John Coltrane : "Avec Monk, il faut se tenir sur le qui-vive à tout moment. On ne sait jamais ce qui peut arriver. Du point de vue rythmique, par exemple, Monk sait créer une telle tension qu'elle oblige celui qui joue d'un instrument à vent à penser au lieu de tomber dans les clichés usuels. Il peut commencer une phrase là où on ne l'attend pas et il faut savoir quoi faire. Du point de vue de l'harmonie, il suit toujours des voies différentes de celles qui étaient prévisibles. Monk m'a surtout appris une chose : ne pas avoir peur de jouer ce que je ressens vraiment."

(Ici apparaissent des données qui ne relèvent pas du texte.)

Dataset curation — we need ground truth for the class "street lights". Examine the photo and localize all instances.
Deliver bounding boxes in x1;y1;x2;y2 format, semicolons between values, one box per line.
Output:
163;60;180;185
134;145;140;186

"Travailler avec Monk m'a fait côtoyer un architecte musical du niveau le plus élevé qui soit. Je sentais que j'apprenais de lui de toutes les façons -par la sensibilité, la théorie et la technique. Quand je lui parlais de problèmes musicaux, il s'asseyait au piano et me montrait la réponse en les jouant. Je pouvais apprendre tout ce que je voulais savoir simplement en le regardant jouer. J'ai certainement vu, en plus de ce que je lui demandais, des choses dont je n'avais aucune idée à l'époque."



C'est la gloire mais Monk est frappé de périodes de mutisme, il arpente sa chambre, erre en ville.
Et le succès du rock et de la pop fait de plus en plus de l'ombre au jazz et à ceux qui n'électrifient pas leur musique...
En 1970, Paul Jeffrey remplace Charlie Rouse au saxophone et son fils Thelonious l'accompagne à la batterie.
Il participe à une tournée européenne avec un all stars baptisé Giants of Jazz en 1971 et 1972. Il est sans chapeau, il n'ouvre pas la bouche.
Cette même année 1971, Alan Bates (label Black Lion) lui permet de graver ses 3 derniers disques (The London Collection) avec Art Blakey comme en 1957 : en 3 heures, Monk enregistre 13 morceaux en solo et dans les 3 heures qui suivent 9 morceaux en trio.
En 1975, concert au Philarmonic Hall à New York après Keith Jarrett : ovation !
En mars et juin 1976, 2 concerts au Carnegie Hall.
Et Monk se réfugie définitivement chez son amie Nica, s'enferme dans la solitude et passe les dix dernières années de sa vie dans une immobilité et une réserve contemplative, avant de mourir d'une hémorragie cérébrale le 17 février 1982, auréolé d'un épais mystère.
Sa fille, qui avait hérité de son tempérament et de son génie pianistique, le suivra de peu, anéantie par un cancer à l'âge de 29 ans. Son fils, Thelonious, lui rendra un hommage magnifique dans un de ses propres disques.